Com relação ao número de mortes, no entanto, é necessário ter cautela. Em fevereiro de 2021, por exemplo, o jornal inglês The Guardian afirmou em uma matéria, republicada no mundo inteiro, que 6.5 mil trabalhadores imigrantes haviam morrido nas obras da Copa. Alguns dias depois, o título da reportagem foi corrigido, informando que esse número de mortos era um total de imigrantes das cinco nacionalidades mais comuns que fornecem não de obra ao país, desde que este foi anunciado como sede do evento. Não há como determinar se todas as mortes estão diretamente relacionadas com construções de estádios. Também não há dados oficiais confiáveis sobre óbitos

 

Outra grande incógnita que assusta imigrantes que estarão no Catar para acompanhar o torneio é a postura do governo catari em relação a alguns aspectos de liberdade e da vida pessoal desses turistas.

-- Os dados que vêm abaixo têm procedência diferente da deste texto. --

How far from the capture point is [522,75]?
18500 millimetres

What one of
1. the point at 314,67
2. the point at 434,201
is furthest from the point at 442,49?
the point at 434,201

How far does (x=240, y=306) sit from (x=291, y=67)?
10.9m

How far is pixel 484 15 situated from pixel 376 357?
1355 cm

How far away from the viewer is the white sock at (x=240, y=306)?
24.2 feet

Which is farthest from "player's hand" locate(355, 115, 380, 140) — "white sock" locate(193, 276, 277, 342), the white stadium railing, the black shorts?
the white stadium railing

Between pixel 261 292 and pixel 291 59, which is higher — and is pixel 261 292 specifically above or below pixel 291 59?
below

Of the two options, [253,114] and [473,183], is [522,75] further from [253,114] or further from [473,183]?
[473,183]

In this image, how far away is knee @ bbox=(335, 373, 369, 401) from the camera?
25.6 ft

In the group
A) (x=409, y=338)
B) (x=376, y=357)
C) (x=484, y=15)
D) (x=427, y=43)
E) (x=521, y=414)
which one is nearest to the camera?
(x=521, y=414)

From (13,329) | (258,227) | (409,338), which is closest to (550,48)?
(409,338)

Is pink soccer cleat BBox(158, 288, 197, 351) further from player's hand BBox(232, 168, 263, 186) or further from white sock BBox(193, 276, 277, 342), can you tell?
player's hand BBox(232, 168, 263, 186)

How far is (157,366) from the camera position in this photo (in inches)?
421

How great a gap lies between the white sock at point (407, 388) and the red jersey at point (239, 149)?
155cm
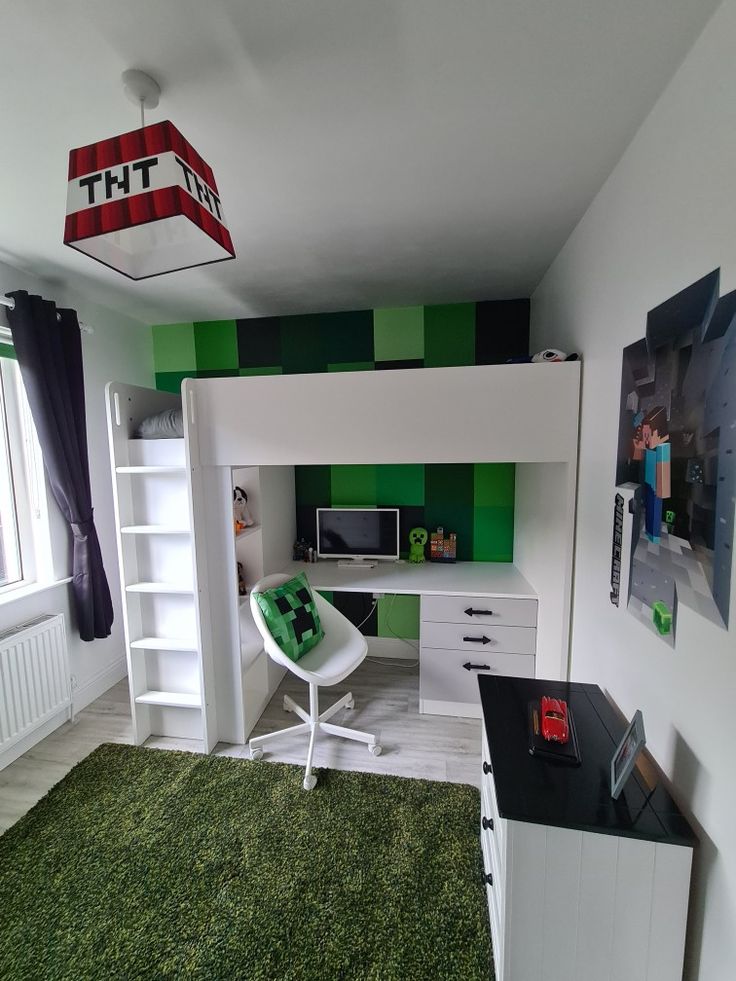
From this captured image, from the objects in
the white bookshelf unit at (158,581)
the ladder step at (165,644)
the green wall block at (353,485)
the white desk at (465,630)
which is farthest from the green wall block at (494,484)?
the ladder step at (165,644)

Um exemplo é o da homossexualidade, que é estritamente proibida nas leis do país conservador. Jogadores e membros de delegações pertencentes à comunidade LGBTQIA+ já chegaram a demonstrar sua preocupação por não saber como serão recebidos no país.

 

Enquanto organizadores oficiais da Copa afirmam repetidamente que todos serão bem-vindos independentemente de qualquer orientação sexual, declarações locais acabam gerando mais polêmica. Khalid Salman, ex-jogador da seleção catari e embaixador da competição, declarou que “a homossexualidade é uma doença mental” e que espera que “visitantes no país aprendam a respeitar as regras de lá”. O consumo de bebida alcoólica também é restrito a determinados locais e horários.

 

Essa falta de garantia de diversos direitos humanos vem gerando repercussão e manifestações por parte de algumas figuras populares. Um exemplo é o da cantora britânica Dua Lipa, que teve seu nome veiculado como um possível show de apresentação do torneio, mas negou a possibilidade em seu Instagram. “Espero visitar o Catar quando eles cumprirem todas as promessas relativas aos direitos humanos que eles fizeram quando ganharam o direito de sediar a Copa”, declarou a cantora.

 

Além disso, diversos jogadores e treinadores pretendem realizar atos a favor do respeito aos direitos universais dentro da Copa do Mundo. A seleção da Dinamarca pretendia jogar com uma camisa que trazia os dizeres “Direitos humanos para todos”, mas a iniciativa foi barrada pela FIFA.